We are very proud and honored to collaborate with an organization that shares with us the conviction that the fight against extreme poverty needs innovative approaches and strong partnerships.

Since our very first partnership in 2010, The MasterCard Foundation has been an indispensable partner in our effort to bring the benefit of finance to the unbanked and underbanked, helping them so build a stronger future for themselves, their families and their communities.

The Foundation has not just provided crucial investment to expand our programmes, but most importantly it has brought technical expertise and strong commitment to the people we serve, the poorest in the world.

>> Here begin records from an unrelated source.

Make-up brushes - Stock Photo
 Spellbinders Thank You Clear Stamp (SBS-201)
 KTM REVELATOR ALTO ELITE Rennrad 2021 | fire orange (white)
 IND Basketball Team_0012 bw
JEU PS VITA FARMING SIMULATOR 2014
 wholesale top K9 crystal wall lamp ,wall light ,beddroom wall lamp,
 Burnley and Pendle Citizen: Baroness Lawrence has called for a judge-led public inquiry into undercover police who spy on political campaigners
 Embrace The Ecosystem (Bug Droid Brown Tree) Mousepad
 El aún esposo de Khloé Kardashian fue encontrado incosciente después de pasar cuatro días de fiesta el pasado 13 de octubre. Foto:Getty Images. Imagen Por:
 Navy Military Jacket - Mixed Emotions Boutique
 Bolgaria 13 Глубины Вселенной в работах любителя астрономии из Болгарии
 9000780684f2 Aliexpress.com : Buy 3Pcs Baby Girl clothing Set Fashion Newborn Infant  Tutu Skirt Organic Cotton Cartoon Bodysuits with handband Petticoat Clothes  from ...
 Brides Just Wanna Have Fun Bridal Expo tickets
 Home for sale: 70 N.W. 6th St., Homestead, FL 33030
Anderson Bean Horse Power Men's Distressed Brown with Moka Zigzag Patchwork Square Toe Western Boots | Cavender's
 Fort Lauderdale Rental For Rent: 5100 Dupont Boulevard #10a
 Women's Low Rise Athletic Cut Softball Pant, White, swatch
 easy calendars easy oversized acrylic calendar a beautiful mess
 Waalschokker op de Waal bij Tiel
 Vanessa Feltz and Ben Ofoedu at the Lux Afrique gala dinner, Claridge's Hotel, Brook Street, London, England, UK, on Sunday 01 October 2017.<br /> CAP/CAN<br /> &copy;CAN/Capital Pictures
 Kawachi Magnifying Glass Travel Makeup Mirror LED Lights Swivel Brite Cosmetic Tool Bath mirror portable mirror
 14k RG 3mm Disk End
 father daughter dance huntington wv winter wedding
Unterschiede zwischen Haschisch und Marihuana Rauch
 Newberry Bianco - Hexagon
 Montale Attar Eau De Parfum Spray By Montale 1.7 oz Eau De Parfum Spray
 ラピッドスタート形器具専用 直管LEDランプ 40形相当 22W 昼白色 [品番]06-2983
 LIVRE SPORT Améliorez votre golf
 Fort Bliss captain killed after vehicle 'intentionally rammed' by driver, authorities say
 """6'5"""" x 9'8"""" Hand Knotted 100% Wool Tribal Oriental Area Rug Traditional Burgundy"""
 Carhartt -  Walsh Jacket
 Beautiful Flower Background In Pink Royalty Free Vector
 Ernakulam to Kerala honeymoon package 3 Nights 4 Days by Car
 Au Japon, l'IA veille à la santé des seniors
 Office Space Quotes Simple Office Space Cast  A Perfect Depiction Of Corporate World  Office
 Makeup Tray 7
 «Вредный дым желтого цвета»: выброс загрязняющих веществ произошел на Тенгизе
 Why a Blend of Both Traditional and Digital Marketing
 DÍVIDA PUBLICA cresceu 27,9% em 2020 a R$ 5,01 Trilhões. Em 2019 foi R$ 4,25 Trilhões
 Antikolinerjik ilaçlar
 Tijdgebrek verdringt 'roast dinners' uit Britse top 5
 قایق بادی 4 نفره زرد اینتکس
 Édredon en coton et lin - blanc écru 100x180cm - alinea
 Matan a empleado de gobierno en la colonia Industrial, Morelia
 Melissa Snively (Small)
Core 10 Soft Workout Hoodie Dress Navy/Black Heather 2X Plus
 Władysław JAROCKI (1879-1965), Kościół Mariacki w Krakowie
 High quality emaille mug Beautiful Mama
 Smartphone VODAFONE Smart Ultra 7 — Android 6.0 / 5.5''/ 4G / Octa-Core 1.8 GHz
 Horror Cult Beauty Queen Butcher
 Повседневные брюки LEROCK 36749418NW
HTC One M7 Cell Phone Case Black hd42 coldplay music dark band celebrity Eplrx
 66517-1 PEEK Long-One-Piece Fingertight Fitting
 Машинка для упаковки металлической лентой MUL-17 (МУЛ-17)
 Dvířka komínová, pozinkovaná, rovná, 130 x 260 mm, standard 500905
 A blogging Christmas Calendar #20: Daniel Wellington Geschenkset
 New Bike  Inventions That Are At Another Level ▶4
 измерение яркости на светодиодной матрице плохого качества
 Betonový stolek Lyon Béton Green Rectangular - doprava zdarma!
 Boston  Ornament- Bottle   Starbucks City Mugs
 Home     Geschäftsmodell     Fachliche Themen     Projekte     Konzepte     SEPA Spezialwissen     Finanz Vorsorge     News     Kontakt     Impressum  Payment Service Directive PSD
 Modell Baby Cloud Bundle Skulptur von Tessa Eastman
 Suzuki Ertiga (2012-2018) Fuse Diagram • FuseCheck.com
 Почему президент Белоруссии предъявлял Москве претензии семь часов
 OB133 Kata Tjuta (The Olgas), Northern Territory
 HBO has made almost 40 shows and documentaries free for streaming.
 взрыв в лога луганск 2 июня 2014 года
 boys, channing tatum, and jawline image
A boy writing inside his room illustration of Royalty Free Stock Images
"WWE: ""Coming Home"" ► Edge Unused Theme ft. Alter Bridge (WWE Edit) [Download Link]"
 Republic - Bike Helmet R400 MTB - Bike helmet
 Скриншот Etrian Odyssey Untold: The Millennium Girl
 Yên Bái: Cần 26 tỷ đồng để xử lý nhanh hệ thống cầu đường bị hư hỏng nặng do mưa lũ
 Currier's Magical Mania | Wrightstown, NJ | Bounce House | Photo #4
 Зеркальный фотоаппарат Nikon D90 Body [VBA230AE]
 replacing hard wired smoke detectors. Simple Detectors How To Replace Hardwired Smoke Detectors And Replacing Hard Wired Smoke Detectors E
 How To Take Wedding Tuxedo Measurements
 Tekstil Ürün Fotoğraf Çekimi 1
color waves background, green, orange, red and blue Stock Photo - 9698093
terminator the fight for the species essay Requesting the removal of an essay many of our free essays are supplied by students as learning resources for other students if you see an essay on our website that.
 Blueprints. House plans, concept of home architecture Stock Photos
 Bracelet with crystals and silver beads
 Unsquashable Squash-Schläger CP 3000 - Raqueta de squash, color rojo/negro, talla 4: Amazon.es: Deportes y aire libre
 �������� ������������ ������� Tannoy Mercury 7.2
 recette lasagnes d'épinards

These elements have allowed us to improve and scale-up financial services to the poor, share experiences, and deepen our understanding of issues in the sector. Above all, we were able to discuss and debate ways to quicken the pace of innovation in financial products, services, and scalable delivery systems to better meet the needs of the most vulnerable.

Ladies and gentlemen,

Member States are deliberating on the post-2015 agenda and the sustainable development goals.

A critical element in these discussions is to look at the kinds of partnerships which will be needed to implement the next development agenda.

Partnerships like the one UNCDF has with The MasterCard Foundation, broadly based, collaborative, and focused on specific development goals, are most likely to galvanize the action and investments needed to make headway.

Such partnerships will be critical to the success of the post-2015 agenda and to ensure that no-one is left behind.